Required task 1 – Decide whether each statement agrees with the flex connector claims. For each one, answer yes or no and quote the words of the claims that decide it. (a) The conductive points of the receptacle assembly are cone-shaped. (b) The flexible shield around the sleeve is made from a silver filled rubber polymer. (c) The first receptacle interface surface is parallel to the second receptacle interface surface.
Required task 2 – Extend the flex connector claims beyond their final claim by writing the next claim or claims in the same style.

Text shown –
◇ ◇ ◇ ◇

2. The flex connector assembly according to claim 1 wherein the conductive points of the plug assembly are pad-shaped.
3. The flex connector assembly according to claim 1 wherein the conductive points of the receptacle assembly are cone-shaped.
4. The flex connector assembly according to claim 1 wherein the conductive points of the plug and receptacle assemblies comprise copper.
5. The flex connector assembly according to claim 1 wherein the conductive points of the plug and receptacle assemblies comprise gold.
6. The flex connector assembly according to claim 1 wherein the plug housing comprises a metallic material and wherein the receptacle housing comprises a metallic material.
7. The flex connector assembly according to claim 1 wherein the receptacle assembly comprises a sleeve having a length extending along a path from the receptacle housing, wherein the sleeve is dimensioned to receive and hold the plug housing.
8. The flex connector assembly according to claim 7 wherein the plug housing comprises a lip having a length and wherein the receptacle assembly defines a channel surrounding the first receptacle interface surface dimensioned to receive the lip of the plug housing.
9. The flex connector according to claim 8 further comprising a flexible shield surrounding the sleeve, wherein the flexible shield allows for expansion of the sleeve when receiving the lip and for contraction of the sleeve for holding the received lip in place.
10. The flex connector according to claim 9 wherein the flexible shield is made from polyimide.
11. The flex connector according to claim 8 wherein the receptacle assembly defines a flange at the intersection of the sleeve and the receptacle assembly, and wherein the flex connector further comprises a metal filled rubber gasket coupled to the flange and surrounding the sleeve.
12. The flex connector according to claim 11 wherein the gasket is a silver filled rubber polymer.
13. The flex connector as recited in claim 8 wherein the plug further comprises a metallic spring surrounding the lip, wherein such metallic spring is sandwiched between the lip and sleeve when the plug and receptacle are in a connected state.
14. The flex connector assembly as recited in claim 8 wherein the sleeve is not symmetric about any plane extending along the sleeve length.
15. The flex connector assembly according to claim 14 wherein the shape of the lip is complementary to the shape of the sleeve.
16. The flex connector as recited in claim 15 wherein the sleeve comprises a generally D shape.
17. The flex connector assembly according to claim 1 wherein the plug assembly is securely fixed to the receptacle assembly using fasteners.
18. The flex connector assembly according to claim 1 wherein the plug flex circuit is fastened to the plug housing with conductive fasteners.
19. The flex connector assembly according to claim 1 wherein the receptacle flex circuit is fastened to the receptacle housing with conductive fasteners.
20. The flex connector assembly according to claim 1 wherein the receptacle flex circuit has a second portion with a plurality of conductive points thereon defining a second receptacle interface surface.
21. The flex connector assembly according to claim 20 wherein the first receptacle interface surface is perpendicular to the second receptacle interface surface.

◇ ◇ ◇ ◇

[Stored data entries]

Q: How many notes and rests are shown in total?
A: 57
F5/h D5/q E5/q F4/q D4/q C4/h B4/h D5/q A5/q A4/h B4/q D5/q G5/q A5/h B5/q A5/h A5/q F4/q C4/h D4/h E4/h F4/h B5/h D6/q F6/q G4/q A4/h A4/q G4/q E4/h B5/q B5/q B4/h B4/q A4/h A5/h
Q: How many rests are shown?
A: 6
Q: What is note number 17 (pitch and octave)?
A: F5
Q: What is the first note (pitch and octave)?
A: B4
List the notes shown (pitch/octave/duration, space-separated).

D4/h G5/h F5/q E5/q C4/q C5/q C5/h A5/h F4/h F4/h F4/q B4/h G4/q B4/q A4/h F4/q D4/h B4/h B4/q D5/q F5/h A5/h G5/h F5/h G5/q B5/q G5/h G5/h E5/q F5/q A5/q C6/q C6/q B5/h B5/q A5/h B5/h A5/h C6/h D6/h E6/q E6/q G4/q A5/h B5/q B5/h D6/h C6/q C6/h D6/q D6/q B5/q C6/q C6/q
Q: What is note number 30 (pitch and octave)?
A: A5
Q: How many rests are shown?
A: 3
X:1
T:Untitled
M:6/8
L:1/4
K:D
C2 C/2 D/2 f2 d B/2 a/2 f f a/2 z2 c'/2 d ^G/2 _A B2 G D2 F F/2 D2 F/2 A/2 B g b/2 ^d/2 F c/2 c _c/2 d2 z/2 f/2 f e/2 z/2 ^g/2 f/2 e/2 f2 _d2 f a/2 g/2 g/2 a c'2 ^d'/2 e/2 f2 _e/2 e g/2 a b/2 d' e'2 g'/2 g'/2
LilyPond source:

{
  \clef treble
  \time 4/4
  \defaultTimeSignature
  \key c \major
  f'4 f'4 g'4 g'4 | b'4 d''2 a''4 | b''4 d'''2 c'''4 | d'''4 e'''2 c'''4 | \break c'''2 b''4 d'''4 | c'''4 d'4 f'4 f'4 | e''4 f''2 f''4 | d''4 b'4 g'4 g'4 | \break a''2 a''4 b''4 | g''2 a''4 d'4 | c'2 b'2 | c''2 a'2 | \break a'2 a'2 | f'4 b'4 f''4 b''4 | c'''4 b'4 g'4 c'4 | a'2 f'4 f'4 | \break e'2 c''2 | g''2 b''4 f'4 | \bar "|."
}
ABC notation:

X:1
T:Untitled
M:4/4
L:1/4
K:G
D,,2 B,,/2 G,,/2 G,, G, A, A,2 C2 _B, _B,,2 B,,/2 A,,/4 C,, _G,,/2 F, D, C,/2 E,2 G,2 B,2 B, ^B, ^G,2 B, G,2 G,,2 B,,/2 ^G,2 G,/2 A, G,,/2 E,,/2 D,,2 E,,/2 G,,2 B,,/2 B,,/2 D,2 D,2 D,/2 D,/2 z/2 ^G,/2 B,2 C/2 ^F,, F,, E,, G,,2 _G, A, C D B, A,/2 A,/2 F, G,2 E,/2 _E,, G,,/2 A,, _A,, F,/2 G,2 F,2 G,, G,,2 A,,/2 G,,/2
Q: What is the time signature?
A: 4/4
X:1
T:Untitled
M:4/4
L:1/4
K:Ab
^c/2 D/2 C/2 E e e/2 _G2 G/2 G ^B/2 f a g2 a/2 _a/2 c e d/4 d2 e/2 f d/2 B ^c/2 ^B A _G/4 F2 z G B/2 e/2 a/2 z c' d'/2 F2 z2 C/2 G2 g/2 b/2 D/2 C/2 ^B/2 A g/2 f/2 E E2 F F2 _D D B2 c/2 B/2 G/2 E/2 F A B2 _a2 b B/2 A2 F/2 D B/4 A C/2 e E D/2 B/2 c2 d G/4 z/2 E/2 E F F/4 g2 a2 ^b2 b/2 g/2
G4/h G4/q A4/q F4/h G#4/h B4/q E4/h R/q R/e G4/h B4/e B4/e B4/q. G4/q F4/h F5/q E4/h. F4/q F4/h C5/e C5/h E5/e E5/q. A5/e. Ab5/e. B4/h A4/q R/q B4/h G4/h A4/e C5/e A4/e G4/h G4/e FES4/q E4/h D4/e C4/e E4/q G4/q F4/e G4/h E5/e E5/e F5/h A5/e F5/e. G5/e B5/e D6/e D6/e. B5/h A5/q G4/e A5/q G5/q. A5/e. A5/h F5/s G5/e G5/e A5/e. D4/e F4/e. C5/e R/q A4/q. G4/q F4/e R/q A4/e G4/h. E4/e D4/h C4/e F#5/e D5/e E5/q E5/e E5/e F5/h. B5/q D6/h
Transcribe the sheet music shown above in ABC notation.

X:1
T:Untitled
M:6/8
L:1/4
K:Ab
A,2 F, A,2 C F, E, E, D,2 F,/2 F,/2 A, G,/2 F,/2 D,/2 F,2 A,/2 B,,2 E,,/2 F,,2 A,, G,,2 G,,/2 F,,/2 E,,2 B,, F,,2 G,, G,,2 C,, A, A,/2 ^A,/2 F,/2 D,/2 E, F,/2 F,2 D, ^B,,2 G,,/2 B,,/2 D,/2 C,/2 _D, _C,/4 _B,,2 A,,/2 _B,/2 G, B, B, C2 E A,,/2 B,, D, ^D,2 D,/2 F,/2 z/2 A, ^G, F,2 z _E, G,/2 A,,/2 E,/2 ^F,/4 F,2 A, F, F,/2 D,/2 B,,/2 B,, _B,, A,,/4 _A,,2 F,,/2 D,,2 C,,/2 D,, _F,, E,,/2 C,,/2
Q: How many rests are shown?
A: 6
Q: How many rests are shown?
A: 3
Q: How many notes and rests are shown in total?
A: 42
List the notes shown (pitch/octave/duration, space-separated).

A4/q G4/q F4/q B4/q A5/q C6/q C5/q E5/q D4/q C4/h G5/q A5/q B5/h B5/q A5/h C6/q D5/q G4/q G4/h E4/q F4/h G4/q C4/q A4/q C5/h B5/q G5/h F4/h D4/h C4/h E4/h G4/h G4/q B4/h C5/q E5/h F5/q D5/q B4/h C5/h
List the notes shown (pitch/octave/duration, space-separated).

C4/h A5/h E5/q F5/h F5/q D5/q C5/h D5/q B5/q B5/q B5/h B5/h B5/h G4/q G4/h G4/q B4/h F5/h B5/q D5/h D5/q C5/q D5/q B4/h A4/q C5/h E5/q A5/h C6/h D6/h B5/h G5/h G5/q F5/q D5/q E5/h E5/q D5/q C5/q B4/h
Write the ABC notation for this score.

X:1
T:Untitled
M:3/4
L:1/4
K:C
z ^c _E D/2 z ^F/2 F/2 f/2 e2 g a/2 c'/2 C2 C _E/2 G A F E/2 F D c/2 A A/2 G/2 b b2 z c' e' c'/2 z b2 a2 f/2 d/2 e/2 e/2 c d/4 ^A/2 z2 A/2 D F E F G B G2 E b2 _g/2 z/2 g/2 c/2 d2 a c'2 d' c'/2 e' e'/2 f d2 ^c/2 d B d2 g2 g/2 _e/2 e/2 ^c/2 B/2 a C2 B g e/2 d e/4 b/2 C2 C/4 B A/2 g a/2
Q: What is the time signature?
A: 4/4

◇ ◇ ◇ ◇

Task response 1 –
(a) Yes: "wherein the conductive points of the receptacle assembly are cone-shaped."
(b) No: "wherein the flexible shield is made from polyimide."
(c) No: "wherein the first receptacle interface surface is perpendicular to the second receptacle interface surface."

Task response 2 –
22. The flex connector assembly according to claim 1 wherein the plug flex connector comprises a second portion that is electrically connectable to an electric circuit.
23. The flex connector assembly according to claim 22 further comprising a resilient boot coupled to the plug assembly and surrounding a section of the second portion of the plug flex connector.
24. The flex connector assembly according to claim 1 further comprising:
two holes formed on the first portion of the plug flex circuit; and
two alignment pins extending from the first portion of the receptacle flex circuit for penetrating the holes formed on the first portion of the plug flex circuit.
25. The flex connector assembly according to claim 1 further comprising:
two holes formed on the first portion of the receptacle flex circuit; and
two alignment pins extending from the first portion of the plug flex circuit for penetrating the holes formed on the first portion of the receptacle flex circuit.
26. The flex connector assembly according to claim 1 further comprising:
two holes formed on the first portion of the plug flex circuit;
two alignment pins extending from the first portion of the plug flex circuit;
two holes formed on the first portion of the receptacle flex circuit for accommodating the alignment pins extending from the first portion of the plug flex circuit; and
two alignment pins extending from the first portion of the receptacle flex circuit for penetrating the holes formed on the first portion of the plug flex circuit.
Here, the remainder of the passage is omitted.